- Date: 9 – 14 January
- Edition: 2nd
- Surface: Hard (indoor)
- Location: Oeiras, Portugal

Champions

Singles
- Arthur Fils

Doubles
- Sander Arends / David Pel
- ← 2023 · Oeiras Indoors · 2024 →

= 2023 Oeiras Indoors II =

The 2023 Oeiras Indoors II was a professional tennis tournament played on hard courts. It was the 2nd edition of the tournament which was part of the 2023 ATP Challenger Tour. It took place in Oeiras, Portugal from 9 to 14 January 2023.

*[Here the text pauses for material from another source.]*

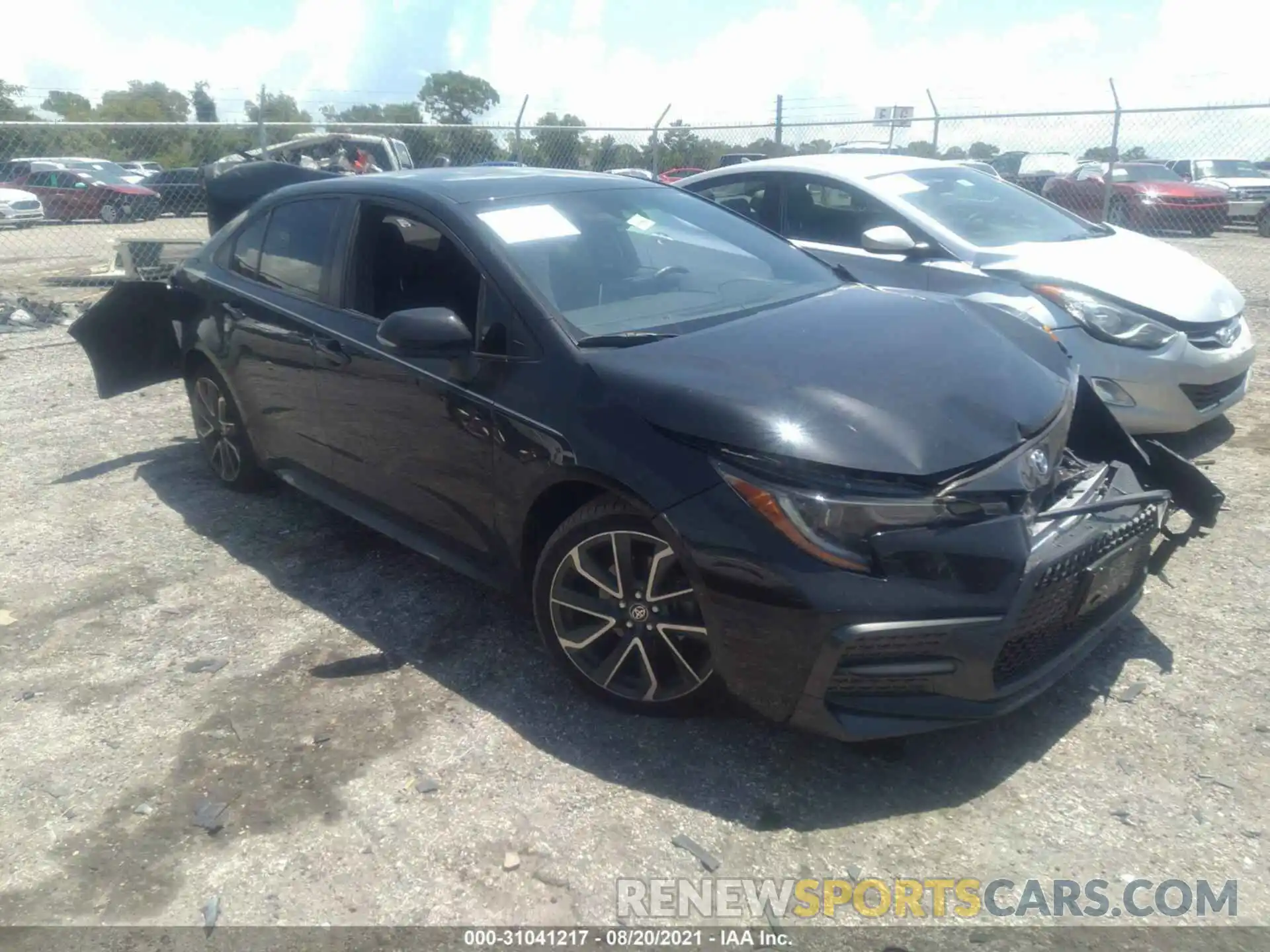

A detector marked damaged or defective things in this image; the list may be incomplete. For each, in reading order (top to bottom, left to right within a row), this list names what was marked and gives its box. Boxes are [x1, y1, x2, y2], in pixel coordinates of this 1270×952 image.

crumpled hood [980, 229, 1239, 327]
crumpled hood [581, 283, 1072, 477]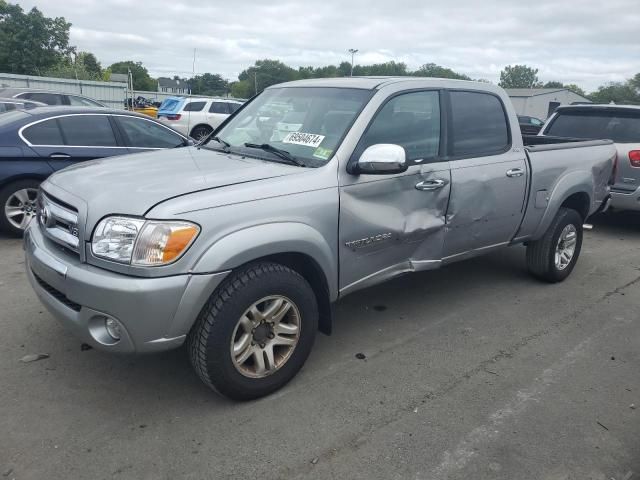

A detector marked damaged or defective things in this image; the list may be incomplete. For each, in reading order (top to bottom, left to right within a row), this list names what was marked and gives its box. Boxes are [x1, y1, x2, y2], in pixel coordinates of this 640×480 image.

==Singles main-draw entrants==
===Seeds===

| Country | Player | Rank^{1} | Seed |
|---|---|---|---|
| LTU | Ričardas Berankis | 168 | 1 |
| GBR | Jay Clarke | 240 | 2 |
| ITA | Matteo Gigante | 250 | 3 |
| FRA | Arthur Fils | 251 | 4 |
| SRB | Hamad Međedović | 255 | 5 |
| FRA | Harold Mayot | 256 | 6 |
| ESP | Nikolás Sánchez Izquierdo | 267 | 7 |
| CAN | Steven Diez | 272 | 8 |

- ^{1} Rankings are as of 2 January 2023.

===Other entrants===
The following players received wildcards into the singles main draw:
- POR Jaime Faria
- POR Gonçalo Oliveira
- POR Pedro Sousa

The following player received entry into the singles main draw as a special exempt:
- BEL Joris De Loore

The following players received entry from the qualifying draw:
- BRA Gabriel Décamps
- GER Elmar Ejupovic
- GER Sebastian Fanselow
- TUR Cem İlkel
- EST Mark Lajal
- CRO Dino Prižmić

==Champions==
===Singles===

- FRA Arthur Fils def. BEL Joris De Loore 6–1, 7–6^{(7–4)}.

===Doubles===

- NED Sander Arends / NED David Pel def. FIN Patrik Niklas-Salminen / NED Bart Stevens 6–3, 7–6^{(7–3)}.